The survey on which this analysis has been based was a national survey allowing statistically valid population estimates. It represents the most comprehensive survey of households since the inception of the KiwiSaver scheme. These are significant strengths of the data used here. However, there are limitations which need to be taken into account when considering the results of the study.
In the first place, the survey is a “snap shot” at a point in time; it does not provide a comprehensive basis for assessing changes in individual saving behaviour over time. Ideally, one would want to trace all assets and liabilities (both financial and non-financial) through time. Only a longitudinal panel survey can provide that sort of information. As the survey was taken less than three years after the initial launch of the KiwiSaver scheme, and as some of the respondents had joined subsequently, the data relate to a relatively short period. For this reason, one cannot infer that the results from the scheme to date would necessarily reflect the outcomes that will prevail once the scheme has matured.

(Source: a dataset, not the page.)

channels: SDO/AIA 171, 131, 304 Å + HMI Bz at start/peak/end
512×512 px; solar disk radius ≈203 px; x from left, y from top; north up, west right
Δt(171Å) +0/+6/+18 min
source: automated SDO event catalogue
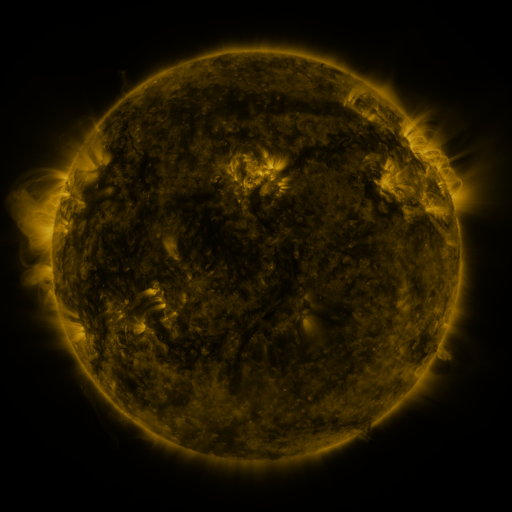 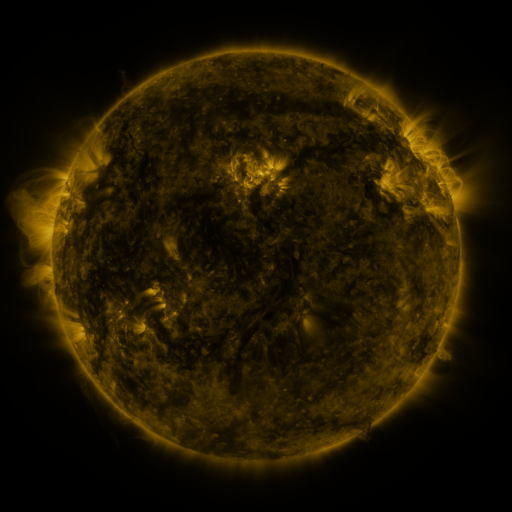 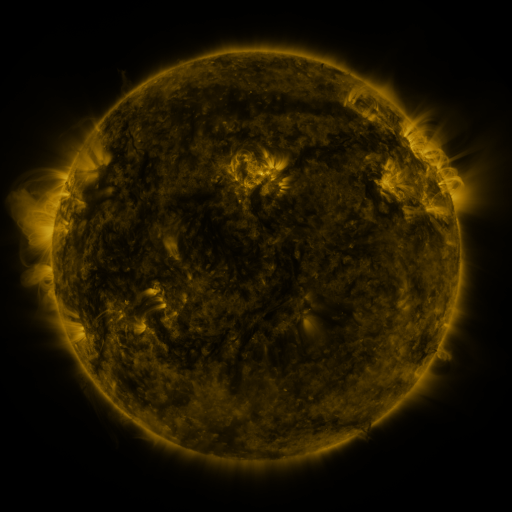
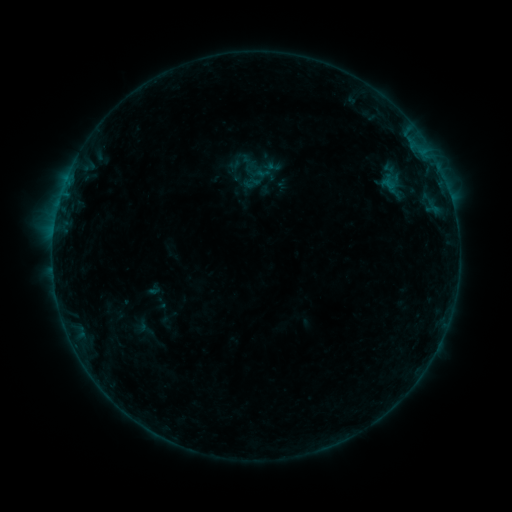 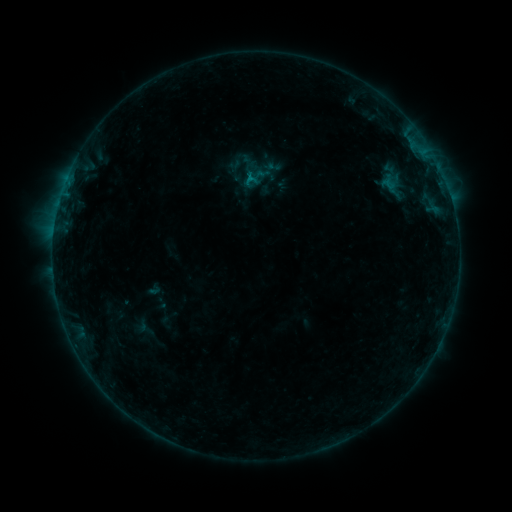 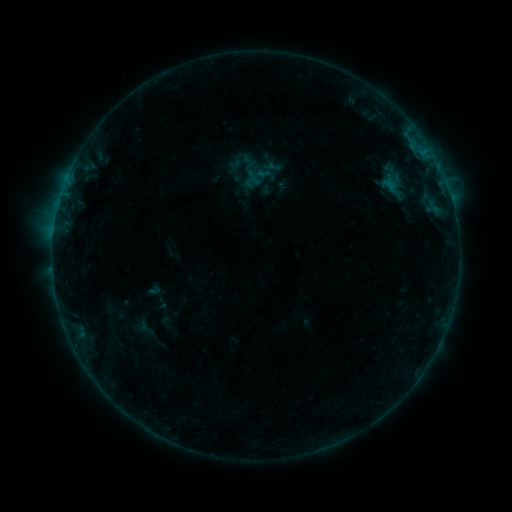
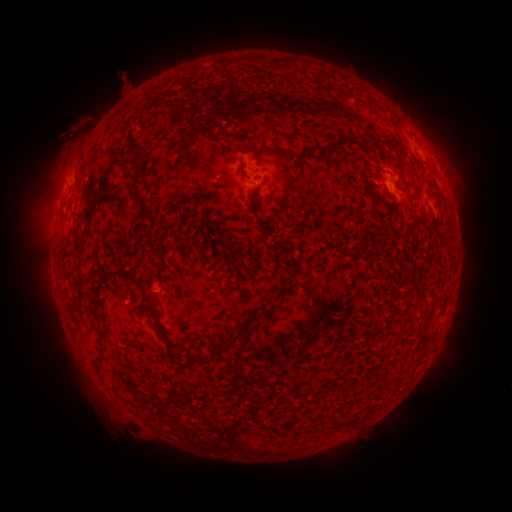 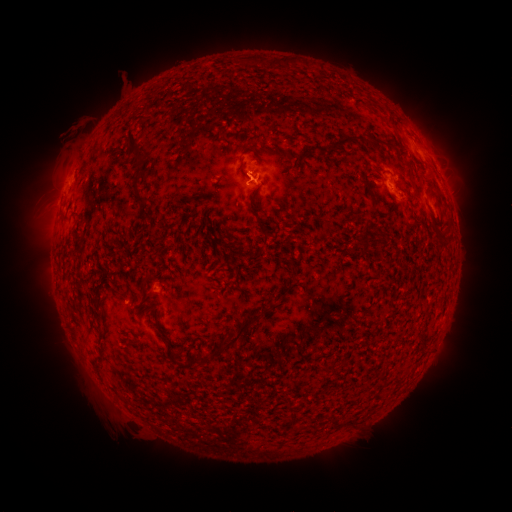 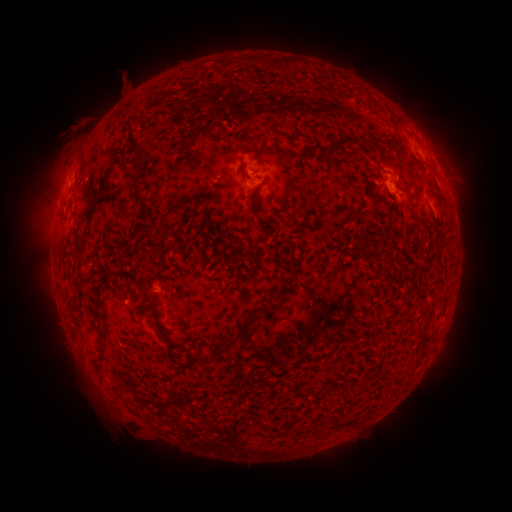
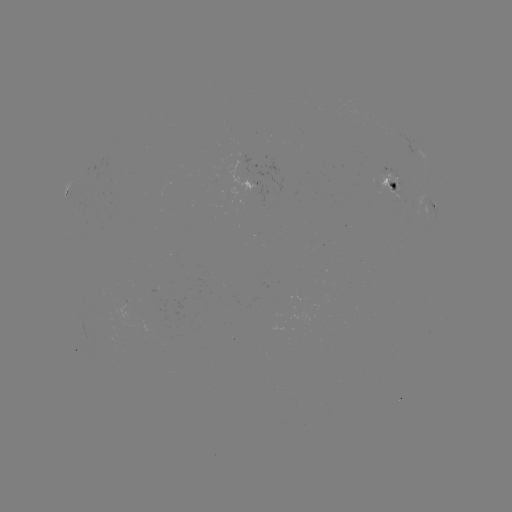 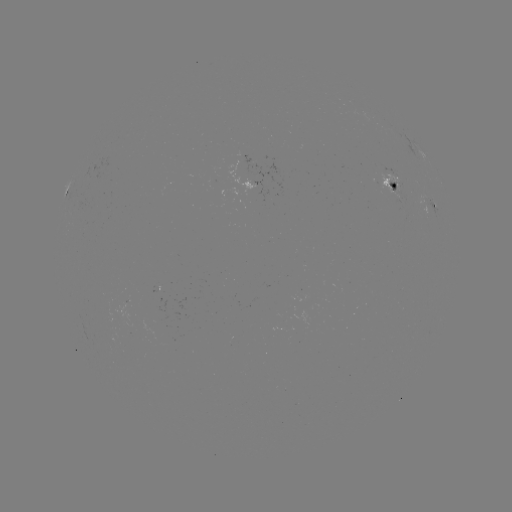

On a positive note, the relatively short time since the scheme's introduction may well have allowed respondents to report with greater accuracy any changes in their saving behaviour. In 10 years' time, say, the degree of recall bias could well be significantly greater as people would be less likely to remember their savings habits in the years prior to the introduction of KiwiSaver.
A critical set of questions that were central to the analysis of additionality required respondents to reflect on what they would have done with their KiwiSaver contributions in the absence of the scheme. Clearly, this is a hypothetical question, the answers to which may not necessarily reflect what the respondents really would have done. For example, it could be that some respondents felt they would appear in a better light with the interviewer by not admitting they would have spent the money on consumption items. This could result in biasing downward our estimates of additionality. If the respondent stated, for example, that all the money would have been saved (to create the impression of prudence), then switching to KiwiSaver would have implied no additional saving by that individual. On the other hand, a current member of the KiwiSaver scheme could have responded that all their contributions would have been spent rather than saved, thereby creating a “good” impression by demonstrating their conversion from profligacy to prudence. We are left with no basis in evidence to assess either the possible direction or the magnitude of any theoretical response bias.

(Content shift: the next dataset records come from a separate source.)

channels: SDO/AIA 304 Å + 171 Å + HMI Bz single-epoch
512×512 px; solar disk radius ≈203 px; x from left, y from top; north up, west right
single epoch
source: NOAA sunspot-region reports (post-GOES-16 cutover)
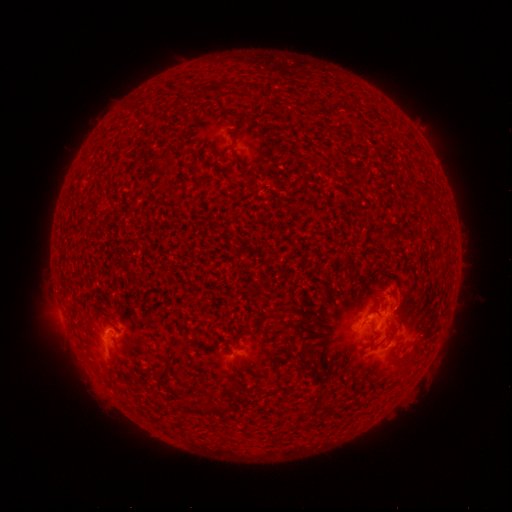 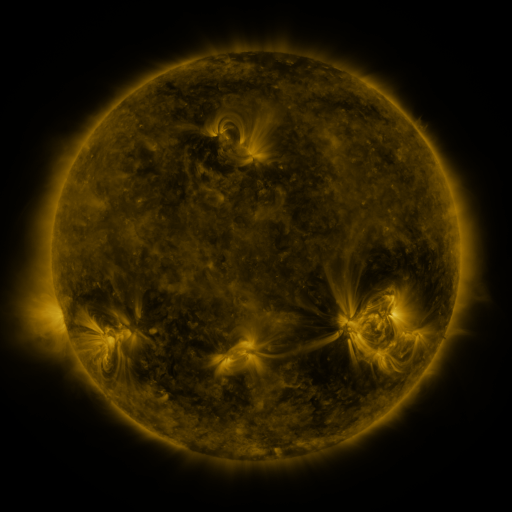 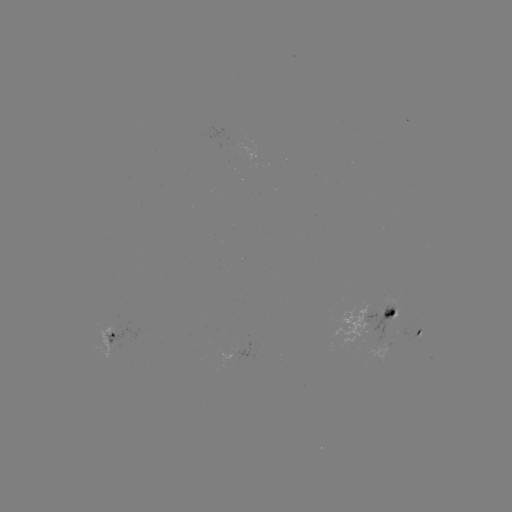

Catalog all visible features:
spotted active region: (381, 317)
spotted active region: (419, 333)
spotted active region: (112, 336)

Given the importance of KiwiSaver as an element of New Zealand's retirement income saving policies, further evaluation will be highly desirable. In conjunction with IRD, the Treasury has developed a set of questions on KiwiSaver to be included in the last wave of a major longitudinal panel study (SoFIE) conducted by Statistics New Zealand. It is expected the results of that survey will be available for analysis in the first half of 2012, and the findings should shed further light on the behavioural changes induced by KiwiSaver.